An interesting story developed when a friend was researching his own family.  He had always been told that the family had had a very successful business that had failed during the Great Depression.  He discovered, however, that one of the family partners had embezzled money, before the Depression, and that's why the business failed.  He learned this through extensive use of court records, not available online.  The embezzlement apparently had also (understandably) caused a rift in the family at the time.  When he contacted cousins on the embezzler's side of the family, they were happy to hear from him and to learn what had actually happened.  The embezzlement had been covered up in their branch of the family also, and they had had no knowledge of it.

In my own family, I learned that the brother of my Revolutionary War patriot ancestor was not only a Loyalist, he did not go to Canada but stayed in the new United States and became a thief and poacher, and was eventually hung for treason.  Everyone in the family I have shared this information with has thought it interesting and even cool, but of course those events happened more than 200 years ago.

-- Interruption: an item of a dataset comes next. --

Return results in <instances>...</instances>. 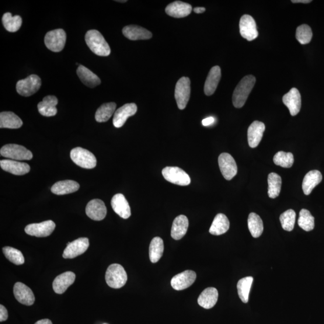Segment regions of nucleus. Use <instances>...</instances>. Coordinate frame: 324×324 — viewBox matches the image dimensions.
Instances as JSON below:
<instances>
[{"label": "nucleus", "mask_w": 324, "mask_h": 324, "mask_svg": "<svg viewBox=\"0 0 324 324\" xmlns=\"http://www.w3.org/2000/svg\"><path fill=\"white\" fill-rule=\"evenodd\" d=\"M163 251H164V244L161 238L155 237L152 240L149 247V256L152 263H158L161 258Z\"/></svg>", "instance_id": "34"}, {"label": "nucleus", "mask_w": 324, "mask_h": 324, "mask_svg": "<svg viewBox=\"0 0 324 324\" xmlns=\"http://www.w3.org/2000/svg\"><path fill=\"white\" fill-rule=\"evenodd\" d=\"M0 154L5 158L15 160H29L33 159V154L24 146L17 144H7L1 148Z\"/></svg>", "instance_id": "5"}, {"label": "nucleus", "mask_w": 324, "mask_h": 324, "mask_svg": "<svg viewBox=\"0 0 324 324\" xmlns=\"http://www.w3.org/2000/svg\"><path fill=\"white\" fill-rule=\"evenodd\" d=\"M138 107L134 103L125 104L118 108L115 112L113 118V124L116 128L123 126L128 117L134 116L137 113Z\"/></svg>", "instance_id": "14"}, {"label": "nucleus", "mask_w": 324, "mask_h": 324, "mask_svg": "<svg viewBox=\"0 0 324 324\" xmlns=\"http://www.w3.org/2000/svg\"><path fill=\"white\" fill-rule=\"evenodd\" d=\"M162 174L166 181L177 185L185 186L191 183L189 176L179 167H166L162 170Z\"/></svg>", "instance_id": "8"}, {"label": "nucleus", "mask_w": 324, "mask_h": 324, "mask_svg": "<svg viewBox=\"0 0 324 324\" xmlns=\"http://www.w3.org/2000/svg\"><path fill=\"white\" fill-rule=\"evenodd\" d=\"M197 274L193 271L186 270L173 277L170 284L177 291L185 290L192 285L196 280Z\"/></svg>", "instance_id": "15"}, {"label": "nucleus", "mask_w": 324, "mask_h": 324, "mask_svg": "<svg viewBox=\"0 0 324 324\" xmlns=\"http://www.w3.org/2000/svg\"><path fill=\"white\" fill-rule=\"evenodd\" d=\"M229 226L228 218L224 214H218L215 215L209 232L212 235H221L228 231Z\"/></svg>", "instance_id": "32"}, {"label": "nucleus", "mask_w": 324, "mask_h": 324, "mask_svg": "<svg viewBox=\"0 0 324 324\" xmlns=\"http://www.w3.org/2000/svg\"><path fill=\"white\" fill-rule=\"evenodd\" d=\"M221 78V69L218 66L211 68L205 82L204 93L210 96L214 93Z\"/></svg>", "instance_id": "25"}, {"label": "nucleus", "mask_w": 324, "mask_h": 324, "mask_svg": "<svg viewBox=\"0 0 324 324\" xmlns=\"http://www.w3.org/2000/svg\"><path fill=\"white\" fill-rule=\"evenodd\" d=\"M268 197L272 199L279 196L282 187V179L276 173H270L268 176Z\"/></svg>", "instance_id": "36"}, {"label": "nucleus", "mask_w": 324, "mask_h": 324, "mask_svg": "<svg viewBox=\"0 0 324 324\" xmlns=\"http://www.w3.org/2000/svg\"><path fill=\"white\" fill-rule=\"evenodd\" d=\"M273 162L277 166L290 168L294 164V155L291 153L278 152L274 155Z\"/></svg>", "instance_id": "41"}, {"label": "nucleus", "mask_w": 324, "mask_h": 324, "mask_svg": "<svg viewBox=\"0 0 324 324\" xmlns=\"http://www.w3.org/2000/svg\"><path fill=\"white\" fill-rule=\"evenodd\" d=\"M3 252L7 259L17 266L23 265L25 262L23 253L19 250L11 247L6 246L3 247Z\"/></svg>", "instance_id": "42"}, {"label": "nucleus", "mask_w": 324, "mask_h": 324, "mask_svg": "<svg viewBox=\"0 0 324 324\" xmlns=\"http://www.w3.org/2000/svg\"><path fill=\"white\" fill-rule=\"evenodd\" d=\"M71 158L76 165L85 169H93L97 165L95 155L87 149L76 147L72 149Z\"/></svg>", "instance_id": "4"}, {"label": "nucleus", "mask_w": 324, "mask_h": 324, "mask_svg": "<svg viewBox=\"0 0 324 324\" xmlns=\"http://www.w3.org/2000/svg\"><path fill=\"white\" fill-rule=\"evenodd\" d=\"M111 205L113 210L121 218L127 219L131 215L129 204L123 194L114 195L111 200Z\"/></svg>", "instance_id": "22"}, {"label": "nucleus", "mask_w": 324, "mask_h": 324, "mask_svg": "<svg viewBox=\"0 0 324 324\" xmlns=\"http://www.w3.org/2000/svg\"><path fill=\"white\" fill-rule=\"evenodd\" d=\"M284 103L290 110L292 116H295L299 113L301 106V97L298 89L292 88L285 94L282 98Z\"/></svg>", "instance_id": "16"}, {"label": "nucleus", "mask_w": 324, "mask_h": 324, "mask_svg": "<svg viewBox=\"0 0 324 324\" xmlns=\"http://www.w3.org/2000/svg\"><path fill=\"white\" fill-rule=\"evenodd\" d=\"M205 8H203V7H201V8H200V7H198V8H195L193 9V11L198 14H200V13H203L205 11Z\"/></svg>", "instance_id": "48"}, {"label": "nucleus", "mask_w": 324, "mask_h": 324, "mask_svg": "<svg viewBox=\"0 0 324 324\" xmlns=\"http://www.w3.org/2000/svg\"><path fill=\"white\" fill-rule=\"evenodd\" d=\"M292 3H305V4H308V3H311V0H292Z\"/></svg>", "instance_id": "49"}, {"label": "nucleus", "mask_w": 324, "mask_h": 324, "mask_svg": "<svg viewBox=\"0 0 324 324\" xmlns=\"http://www.w3.org/2000/svg\"><path fill=\"white\" fill-rule=\"evenodd\" d=\"M35 324H52L51 320L48 319H44L38 320Z\"/></svg>", "instance_id": "47"}, {"label": "nucleus", "mask_w": 324, "mask_h": 324, "mask_svg": "<svg viewBox=\"0 0 324 324\" xmlns=\"http://www.w3.org/2000/svg\"><path fill=\"white\" fill-rule=\"evenodd\" d=\"M0 165L5 171L16 176L25 175L30 170V166L27 163L13 160H2L0 161Z\"/></svg>", "instance_id": "20"}, {"label": "nucleus", "mask_w": 324, "mask_h": 324, "mask_svg": "<svg viewBox=\"0 0 324 324\" xmlns=\"http://www.w3.org/2000/svg\"><path fill=\"white\" fill-rule=\"evenodd\" d=\"M117 104L114 102L104 103L97 110L95 119L99 123H104L110 119L116 111Z\"/></svg>", "instance_id": "35"}, {"label": "nucleus", "mask_w": 324, "mask_h": 324, "mask_svg": "<svg viewBox=\"0 0 324 324\" xmlns=\"http://www.w3.org/2000/svg\"><path fill=\"white\" fill-rule=\"evenodd\" d=\"M313 33L311 28L306 24L299 26L296 31V39L302 45L311 42Z\"/></svg>", "instance_id": "44"}, {"label": "nucleus", "mask_w": 324, "mask_h": 324, "mask_svg": "<svg viewBox=\"0 0 324 324\" xmlns=\"http://www.w3.org/2000/svg\"><path fill=\"white\" fill-rule=\"evenodd\" d=\"M79 187V183L75 181L63 180L55 183L51 190L55 195H64L75 192Z\"/></svg>", "instance_id": "31"}, {"label": "nucleus", "mask_w": 324, "mask_h": 324, "mask_svg": "<svg viewBox=\"0 0 324 324\" xmlns=\"http://www.w3.org/2000/svg\"><path fill=\"white\" fill-rule=\"evenodd\" d=\"M90 246L89 240L87 238H79L67 244L62 257L65 259H73L85 253Z\"/></svg>", "instance_id": "11"}, {"label": "nucleus", "mask_w": 324, "mask_h": 324, "mask_svg": "<svg viewBox=\"0 0 324 324\" xmlns=\"http://www.w3.org/2000/svg\"><path fill=\"white\" fill-rule=\"evenodd\" d=\"M55 223L52 221H47L27 225L25 231L28 235L37 236V237H46L50 236L55 228Z\"/></svg>", "instance_id": "13"}, {"label": "nucleus", "mask_w": 324, "mask_h": 324, "mask_svg": "<svg viewBox=\"0 0 324 324\" xmlns=\"http://www.w3.org/2000/svg\"><path fill=\"white\" fill-rule=\"evenodd\" d=\"M58 99L54 96L45 97L43 100L38 104L37 107L41 115L45 117H52L57 113L56 108Z\"/></svg>", "instance_id": "27"}, {"label": "nucleus", "mask_w": 324, "mask_h": 324, "mask_svg": "<svg viewBox=\"0 0 324 324\" xmlns=\"http://www.w3.org/2000/svg\"><path fill=\"white\" fill-rule=\"evenodd\" d=\"M116 2L118 3H126L127 2L126 0H123V1H120V0H118V1H116Z\"/></svg>", "instance_id": "50"}, {"label": "nucleus", "mask_w": 324, "mask_h": 324, "mask_svg": "<svg viewBox=\"0 0 324 324\" xmlns=\"http://www.w3.org/2000/svg\"><path fill=\"white\" fill-rule=\"evenodd\" d=\"M85 39L87 46L97 55L107 57L110 55L109 45L99 31L92 30L87 31Z\"/></svg>", "instance_id": "2"}, {"label": "nucleus", "mask_w": 324, "mask_h": 324, "mask_svg": "<svg viewBox=\"0 0 324 324\" xmlns=\"http://www.w3.org/2000/svg\"><path fill=\"white\" fill-rule=\"evenodd\" d=\"M255 82L256 78L253 75L246 76L240 81L233 93V106L236 108H241L245 105Z\"/></svg>", "instance_id": "1"}, {"label": "nucleus", "mask_w": 324, "mask_h": 324, "mask_svg": "<svg viewBox=\"0 0 324 324\" xmlns=\"http://www.w3.org/2000/svg\"><path fill=\"white\" fill-rule=\"evenodd\" d=\"M76 276L75 273L71 271H67L59 275L55 278L52 287L55 293L58 294H63L68 290L70 286L74 283Z\"/></svg>", "instance_id": "21"}, {"label": "nucleus", "mask_w": 324, "mask_h": 324, "mask_svg": "<svg viewBox=\"0 0 324 324\" xmlns=\"http://www.w3.org/2000/svg\"><path fill=\"white\" fill-rule=\"evenodd\" d=\"M239 26L240 34L246 40L252 41L258 36L256 24L253 17L249 15L242 16L240 20Z\"/></svg>", "instance_id": "12"}, {"label": "nucleus", "mask_w": 324, "mask_h": 324, "mask_svg": "<svg viewBox=\"0 0 324 324\" xmlns=\"http://www.w3.org/2000/svg\"><path fill=\"white\" fill-rule=\"evenodd\" d=\"M76 72L83 84L90 88H94L100 84L101 81L98 76L85 66L79 65Z\"/></svg>", "instance_id": "30"}, {"label": "nucleus", "mask_w": 324, "mask_h": 324, "mask_svg": "<svg viewBox=\"0 0 324 324\" xmlns=\"http://www.w3.org/2000/svg\"><path fill=\"white\" fill-rule=\"evenodd\" d=\"M248 228L253 237L258 238L262 235L264 231V225L260 216L251 212L248 218Z\"/></svg>", "instance_id": "37"}, {"label": "nucleus", "mask_w": 324, "mask_h": 324, "mask_svg": "<svg viewBox=\"0 0 324 324\" xmlns=\"http://www.w3.org/2000/svg\"><path fill=\"white\" fill-rule=\"evenodd\" d=\"M66 41L64 30L56 29L49 31L45 37V44L52 52H59L63 50Z\"/></svg>", "instance_id": "9"}, {"label": "nucleus", "mask_w": 324, "mask_h": 324, "mask_svg": "<svg viewBox=\"0 0 324 324\" xmlns=\"http://www.w3.org/2000/svg\"><path fill=\"white\" fill-rule=\"evenodd\" d=\"M192 10V7L188 3L180 1L170 3L165 9V12L168 15L181 18L189 15Z\"/></svg>", "instance_id": "24"}, {"label": "nucleus", "mask_w": 324, "mask_h": 324, "mask_svg": "<svg viewBox=\"0 0 324 324\" xmlns=\"http://www.w3.org/2000/svg\"><path fill=\"white\" fill-rule=\"evenodd\" d=\"M106 284L114 289L121 288L126 284L127 275L123 266L113 264L108 267L105 274Z\"/></svg>", "instance_id": "3"}, {"label": "nucleus", "mask_w": 324, "mask_h": 324, "mask_svg": "<svg viewBox=\"0 0 324 324\" xmlns=\"http://www.w3.org/2000/svg\"><path fill=\"white\" fill-rule=\"evenodd\" d=\"M41 85L39 76L31 75L17 82L16 91L20 96L29 97L36 93L40 89Z\"/></svg>", "instance_id": "6"}, {"label": "nucleus", "mask_w": 324, "mask_h": 324, "mask_svg": "<svg viewBox=\"0 0 324 324\" xmlns=\"http://www.w3.org/2000/svg\"><path fill=\"white\" fill-rule=\"evenodd\" d=\"M190 80L187 77L181 78L175 89V98L179 109H185L190 96Z\"/></svg>", "instance_id": "7"}, {"label": "nucleus", "mask_w": 324, "mask_h": 324, "mask_svg": "<svg viewBox=\"0 0 324 324\" xmlns=\"http://www.w3.org/2000/svg\"><path fill=\"white\" fill-rule=\"evenodd\" d=\"M219 168L226 180H231L237 174V165L231 155L224 153L218 159Z\"/></svg>", "instance_id": "10"}, {"label": "nucleus", "mask_w": 324, "mask_h": 324, "mask_svg": "<svg viewBox=\"0 0 324 324\" xmlns=\"http://www.w3.org/2000/svg\"><path fill=\"white\" fill-rule=\"evenodd\" d=\"M295 218L296 213L293 210H288L283 212L280 216L282 228L285 231H292L294 228Z\"/></svg>", "instance_id": "43"}, {"label": "nucleus", "mask_w": 324, "mask_h": 324, "mask_svg": "<svg viewBox=\"0 0 324 324\" xmlns=\"http://www.w3.org/2000/svg\"><path fill=\"white\" fill-rule=\"evenodd\" d=\"M13 294L17 301L26 306H31L34 304L35 297L32 291L27 285L17 282L14 285Z\"/></svg>", "instance_id": "18"}, {"label": "nucleus", "mask_w": 324, "mask_h": 324, "mask_svg": "<svg viewBox=\"0 0 324 324\" xmlns=\"http://www.w3.org/2000/svg\"><path fill=\"white\" fill-rule=\"evenodd\" d=\"M214 121V118L213 117H210L205 118V119L202 121V123H203V125H204V126H208V125L213 124Z\"/></svg>", "instance_id": "46"}, {"label": "nucleus", "mask_w": 324, "mask_h": 324, "mask_svg": "<svg viewBox=\"0 0 324 324\" xmlns=\"http://www.w3.org/2000/svg\"><path fill=\"white\" fill-rule=\"evenodd\" d=\"M23 122L12 112H2L0 114V128L16 129L22 126Z\"/></svg>", "instance_id": "33"}, {"label": "nucleus", "mask_w": 324, "mask_h": 324, "mask_svg": "<svg viewBox=\"0 0 324 324\" xmlns=\"http://www.w3.org/2000/svg\"><path fill=\"white\" fill-rule=\"evenodd\" d=\"M322 176L318 170H313L309 171L303 179L302 187L303 191L306 195L312 193L314 188L322 182Z\"/></svg>", "instance_id": "29"}, {"label": "nucleus", "mask_w": 324, "mask_h": 324, "mask_svg": "<svg viewBox=\"0 0 324 324\" xmlns=\"http://www.w3.org/2000/svg\"><path fill=\"white\" fill-rule=\"evenodd\" d=\"M85 212L87 216L93 221H102L106 217L107 209L102 200L95 199L90 201L87 205Z\"/></svg>", "instance_id": "17"}, {"label": "nucleus", "mask_w": 324, "mask_h": 324, "mask_svg": "<svg viewBox=\"0 0 324 324\" xmlns=\"http://www.w3.org/2000/svg\"><path fill=\"white\" fill-rule=\"evenodd\" d=\"M298 224L305 231H311L315 228V218L309 210L302 209L299 212Z\"/></svg>", "instance_id": "40"}, {"label": "nucleus", "mask_w": 324, "mask_h": 324, "mask_svg": "<svg viewBox=\"0 0 324 324\" xmlns=\"http://www.w3.org/2000/svg\"><path fill=\"white\" fill-rule=\"evenodd\" d=\"M2 21L6 30L11 33L18 31L23 24L21 17L19 15L12 16L9 12L4 14L2 17Z\"/></svg>", "instance_id": "38"}, {"label": "nucleus", "mask_w": 324, "mask_h": 324, "mask_svg": "<svg viewBox=\"0 0 324 324\" xmlns=\"http://www.w3.org/2000/svg\"><path fill=\"white\" fill-rule=\"evenodd\" d=\"M189 220L186 215H180L174 219L171 228V236L176 240L182 239L187 231Z\"/></svg>", "instance_id": "28"}, {"label": "nucleus", "mask_w": 324, "mask_h": 324, "mask_svg": "<svg viewBox=\"0 0 324 324\" xmlns=\"http://www.w3.org/2000/svg\"><path fill=\"white\" fill-rule=\"evenodd\" d=\"M8 318V311H7L4 306L0 305V322L5 321Z\"/></svg>", "instance_id": "45"}, {"label": "nucleus", "mask_w": 324, "mask_h": 324, "mask_svg": "<svg viewBox=\"0 0 324 324\" xmlns=\"http://www.w3.org/2000/svg\"><path fill=\"white\" fill-rule=\"evenodd\" d=\"M266 126L263 122L255 121L250 125L247 131V138L251 148H256L262 140Z\"/></svg>", "instance_id": "19"}, {"label": "nucleus", "mask_w": 324, "mask_h": 324, "mask_svg": "<svg viewBox=\"0 0 324 324\" xmlns=\"http://www.w3.org/2000/svg\"><path fill=\"white\" fill-rule=\"evenodd\" d=\"M123 34L131 40H147L151 39L153 36L150 31L135 25L125 26L123 29Z\"/></svg>", "instance_id": "23"}, {"label": "nucleus", "mask_w": 324, "mask_h": 324, "mask_svg": "<svg viewBox=\"0 0 324 324\" xmlns=\"http://www.w3.org/2000/svg\"><path fill=\"white\" fill-rule=\"evenodd\" d=\"M218 297V291L215 288H207L202 292L198 297V305L204 309H211L217 303Z\"/></svg>", "instance_id": "26"}, {"label": "nucleus", "mask_w": 324, "mask_h": 324, "mask_svg": "<svg viewBox=\"0 0 324 324\" xmlns=\"http://www.w3.org/2000/svg\"><path fill=\"white\" fill-rule=\"evenodd\" d=\"M253 281L252 277H246L240 279L237 284V290L239 297L244 303L249 301L250 288Z\"/></svg>", "instance_id": "39"}]
</instances>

Just look at the range of crimes and reactions in this short list!  The most serious crime, murder, which was also the most recent, had the least reaction, because everyone already knew about it.  Information about the embezzlement was actually welcomed by the cousins, because it explained a lot that had been covered up over the years.  The relatively minor jail time from 150 years ago actually caused the most distress and was hotly denied.  And the story about my treasonous relative has been enjoyed by my siblings, not least because it makes us eligible for the International Black Sheep Society.

As with all skeletons, though, tread carefully and be discrete!  Generally speaking, the more recent the event, even if it's relatively minor, the more likely that people will be sensitive about the subject, because the events will have often occurred within living memory.  The more serious the crime, the more sensitive you should be.  And make sure your documentation stands up to scrutiny — you certainly don't want to risk upsetting everyone and not be able to back it up.